# INPUT DATA start

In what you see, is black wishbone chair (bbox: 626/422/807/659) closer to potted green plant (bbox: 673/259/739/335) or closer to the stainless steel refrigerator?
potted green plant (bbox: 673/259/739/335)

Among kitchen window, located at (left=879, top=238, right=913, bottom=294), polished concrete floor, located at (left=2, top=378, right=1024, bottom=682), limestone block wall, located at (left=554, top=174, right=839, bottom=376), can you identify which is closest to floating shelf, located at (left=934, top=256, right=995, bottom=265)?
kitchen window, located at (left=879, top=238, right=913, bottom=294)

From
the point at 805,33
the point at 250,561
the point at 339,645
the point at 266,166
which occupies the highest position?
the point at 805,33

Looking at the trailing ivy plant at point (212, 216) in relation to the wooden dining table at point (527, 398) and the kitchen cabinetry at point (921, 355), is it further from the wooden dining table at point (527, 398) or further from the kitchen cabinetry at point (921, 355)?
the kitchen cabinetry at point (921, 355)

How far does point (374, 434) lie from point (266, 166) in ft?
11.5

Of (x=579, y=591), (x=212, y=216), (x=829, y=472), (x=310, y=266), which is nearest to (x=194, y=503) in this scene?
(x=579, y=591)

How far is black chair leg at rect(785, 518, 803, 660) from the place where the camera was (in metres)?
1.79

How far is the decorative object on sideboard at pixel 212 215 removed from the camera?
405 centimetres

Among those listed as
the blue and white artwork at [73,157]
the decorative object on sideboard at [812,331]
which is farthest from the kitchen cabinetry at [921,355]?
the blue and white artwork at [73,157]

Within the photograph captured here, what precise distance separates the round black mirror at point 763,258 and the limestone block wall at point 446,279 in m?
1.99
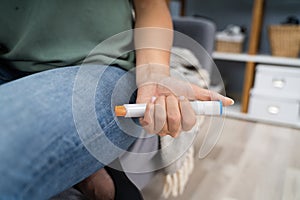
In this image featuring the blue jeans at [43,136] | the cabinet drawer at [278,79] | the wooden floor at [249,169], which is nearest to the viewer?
the blue jeans at [43,136]

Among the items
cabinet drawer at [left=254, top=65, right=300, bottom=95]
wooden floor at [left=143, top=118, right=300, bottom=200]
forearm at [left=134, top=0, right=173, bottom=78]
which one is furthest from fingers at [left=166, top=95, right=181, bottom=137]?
cabinet drawer at [left=254, top=65, right=300, bottom=95]

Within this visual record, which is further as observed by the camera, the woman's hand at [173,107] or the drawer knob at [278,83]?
the drawer knob at [278,83]

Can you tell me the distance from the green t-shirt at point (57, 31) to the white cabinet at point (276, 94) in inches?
50.2

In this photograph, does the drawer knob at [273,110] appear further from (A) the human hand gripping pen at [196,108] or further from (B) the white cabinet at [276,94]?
(A) the human hand gripping pen at [196,108]

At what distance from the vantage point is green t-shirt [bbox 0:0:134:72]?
1.48ft

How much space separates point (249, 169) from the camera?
1.13 metres

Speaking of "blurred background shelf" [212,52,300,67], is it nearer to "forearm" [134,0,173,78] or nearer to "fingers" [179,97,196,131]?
"forearm" [134,0,173,78]

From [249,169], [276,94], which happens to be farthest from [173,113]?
[276,94]

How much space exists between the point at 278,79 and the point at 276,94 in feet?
0.27

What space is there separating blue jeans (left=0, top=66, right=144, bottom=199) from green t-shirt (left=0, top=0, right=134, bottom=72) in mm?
93

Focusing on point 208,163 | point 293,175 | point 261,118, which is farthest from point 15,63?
point 261,118

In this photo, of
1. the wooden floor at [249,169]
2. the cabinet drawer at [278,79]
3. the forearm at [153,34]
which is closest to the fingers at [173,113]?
the forearm at [153,34]

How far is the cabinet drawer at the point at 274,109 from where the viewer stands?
4.99ft

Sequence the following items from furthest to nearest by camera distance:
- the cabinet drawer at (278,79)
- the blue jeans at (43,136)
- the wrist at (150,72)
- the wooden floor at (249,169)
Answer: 1. the cabinet drawer at (278,79)
2. the wooden floor at (249,169)
3. the wrist at (150,72)
4. the blue jeans at (43,136)
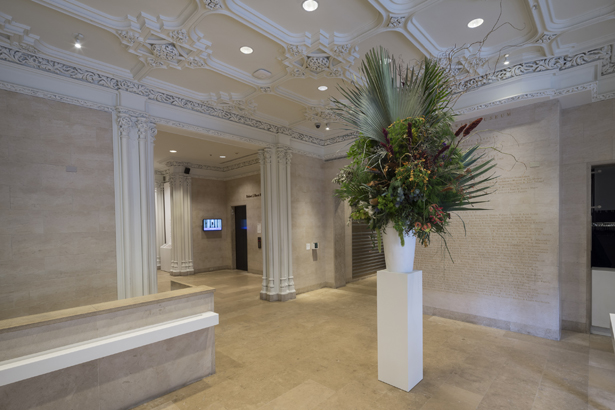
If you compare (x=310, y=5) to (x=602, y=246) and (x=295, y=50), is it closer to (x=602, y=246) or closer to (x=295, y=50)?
(x=295, y=50)

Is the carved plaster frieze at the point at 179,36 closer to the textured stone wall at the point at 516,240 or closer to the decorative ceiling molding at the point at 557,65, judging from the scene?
the decorative ceiling molding at the point at 557,65

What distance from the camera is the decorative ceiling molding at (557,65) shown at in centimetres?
397

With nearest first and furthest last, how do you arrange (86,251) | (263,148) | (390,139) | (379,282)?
1. (390,139)
2. (379,282)
3. (86,251)
4. (263,148)

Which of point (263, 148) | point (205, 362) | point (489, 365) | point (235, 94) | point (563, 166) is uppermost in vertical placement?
point (235, 94)

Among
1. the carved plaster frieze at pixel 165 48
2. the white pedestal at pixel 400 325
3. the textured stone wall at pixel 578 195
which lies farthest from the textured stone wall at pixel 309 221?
the textured stone wall at pixel 578 195

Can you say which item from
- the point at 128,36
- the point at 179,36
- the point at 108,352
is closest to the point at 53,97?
the point at 128,36

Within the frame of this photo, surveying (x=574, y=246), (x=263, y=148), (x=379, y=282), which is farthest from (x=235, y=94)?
(x=574, y=246)

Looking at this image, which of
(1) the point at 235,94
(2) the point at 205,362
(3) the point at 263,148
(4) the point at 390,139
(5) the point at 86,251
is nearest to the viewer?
(4) the point at 390,139

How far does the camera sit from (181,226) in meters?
9.94

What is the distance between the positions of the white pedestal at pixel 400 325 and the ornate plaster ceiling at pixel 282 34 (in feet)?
7.60

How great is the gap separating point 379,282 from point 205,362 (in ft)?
6.76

# INPUT DATA end

Return the lines beginning at the one that contains "Can you say which item from" and continuing through the last line of the data, exactly as they stand and without any others.

= RESULT =
Can you say which item from
- the point at 128,36
- the point at 179,36
- the point at 108,352
is closest to the point at 53,97?
the point at 128,36

Within the frame of this photo, surveying (x=574, y=246), (x=263, y=148), (x=379, y=282), which is farthest from (x=235, y=94)?
(x=574, y=246)

Looking at this image, which of
(1) the point at 235,94
(2) the point at 205,362
(3) the point at 263,148
(4) the point at 390,139
(5) the point at 86,251
is nearest to the viewer?
(4) the point at 390,139

How far does the camera sit from (181,226) in meters?
9.94

What is the distance between the positions of the white pedestal at pixel 400 325 and the ornate plaster ceiling at pixel 282 34 (in feet)?
7.60

How great is the gap separating point 379,282 from point 205,362 (in ft)?
6.76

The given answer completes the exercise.